Dans le sondage Ithaka lancé en 2014 auprès des membres du corps enseignant, lorsqu’on demandait aux professeurs d’évaluer combien il est important que la Bibliothèque puisse être en mesure d’acheter les ressources dont ils ont besoin – de revues savantes aux livres et aux bases de données électroniques, – 91,3 % des répondants ont indiqué soit « très important » ou « extrêmement important ».

Pour nous aider à affronter notre réalité financière, nous devrons également considérer d’autres modèles d’acquisition tels que le modèle d’acquisition sur demande pour les nouvelles monographies. Cela se traduirait par l’annulation d’accords globaux prioritaires avec les grands éditeurs pour l’achat de nouveaux livres et mettre en place un plafond de dépenses afin de réaliser des économies. Cette approche n’est pas sans risque, mais doit être considérée vu notre situation financière. L’approche suppose également que les titres annulés seront accessibles par d’autres moyens – nous pouvons nous attendre à voir s’élever le niveau de frustration des usagers qui sont tenus d’utiliser le service de prêt entre bibliothèques pour trouver des articles de recherche.

Conclusion

Pour la première fois dans l’histoire de l’Université, la Bibliothèque a enregistré l’an dernier les plus importantes compressions dans son budget des collections en une seule année, soit une réduction de 1,2 M$ (et environ 8000 titres de revues) du budget des collections en annulant un grand nombre de ressources à faible et à moyenne valeur afin de réduire l’impact négatif sur les membres du corps enseignant et sur la communauté étudiante. Cette année, afin de réduire notre budget de 1,927 M$, nous avons annulé les ressources à faible et à moyenne valeur et nous sommes désormais obligés d’annuler des ressources stratégiques (plus de 8000 titres de revues – nombre total à préciser), ce qui aura sans doute une incidence négative sur la communauté. Nous avons un certain nombre de licences pluriannuelles comme Elsevier par exemple, qui n’arriveront pas à échéance cette année, mais le seront en 2016-2017 et en 2017-2018.

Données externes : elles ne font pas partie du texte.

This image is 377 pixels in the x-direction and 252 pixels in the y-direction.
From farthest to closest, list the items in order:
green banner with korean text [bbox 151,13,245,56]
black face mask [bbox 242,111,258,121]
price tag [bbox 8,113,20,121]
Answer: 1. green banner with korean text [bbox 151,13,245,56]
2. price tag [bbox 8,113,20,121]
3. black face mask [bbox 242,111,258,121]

Si les mesures de protection du budget des collections ne sont pas rétablies (p. ex. l’augmentation annuelle du coût de la vie et l’exemption contre les coupes budgétaires généralisées) et que l’Université ne met pas en place une stratégie pour atténuer les variations de la devise américaine — comme recommandé dans le rapport d’évaluation stratégique de la Bibliothèque — nous pouvons nous attendre à de nouvelles annulations importantes qui compromettront davantage notre capacité à soutenir la recherche et l’enseignement à l’Université et qui auront des répercussions négatives sur la capacité de l’Université à recruter et à retenir les meilleurs chercheurs et étudiants diplômés.

[Caption]

Bien qu’en 2014-2015, les collections de la Bibliothèque de l’uOttawa étaient classées au 5e rang sur le plan national, après deux années de compressions budgétaires, nous nous attendons à baisser d’au moins trois échelons pour nous classer juste devant l’Université Laval. L’uOttawa devrait faire équipe avec la Bibliothèque afin de développer un modèle durable de financement pour soutenir les objectifs de l’Université et de la Bibliothèque, en matière de recherche, et pour permettre à l’Université de demeurer concurrentiel par rapport aux autres universités, dont la plupart ont reçu un financement ponctuel pour couvrir la baisse du dollar canadien.

Pour reprendre les mots d’un professeur ayant répondu à notre récent sondage, « La qualité d’une université dépend de ses ressources; si nous affaiblissons ses fondements, notre pertinence à titre d’acteur crédible sera mise en doute ».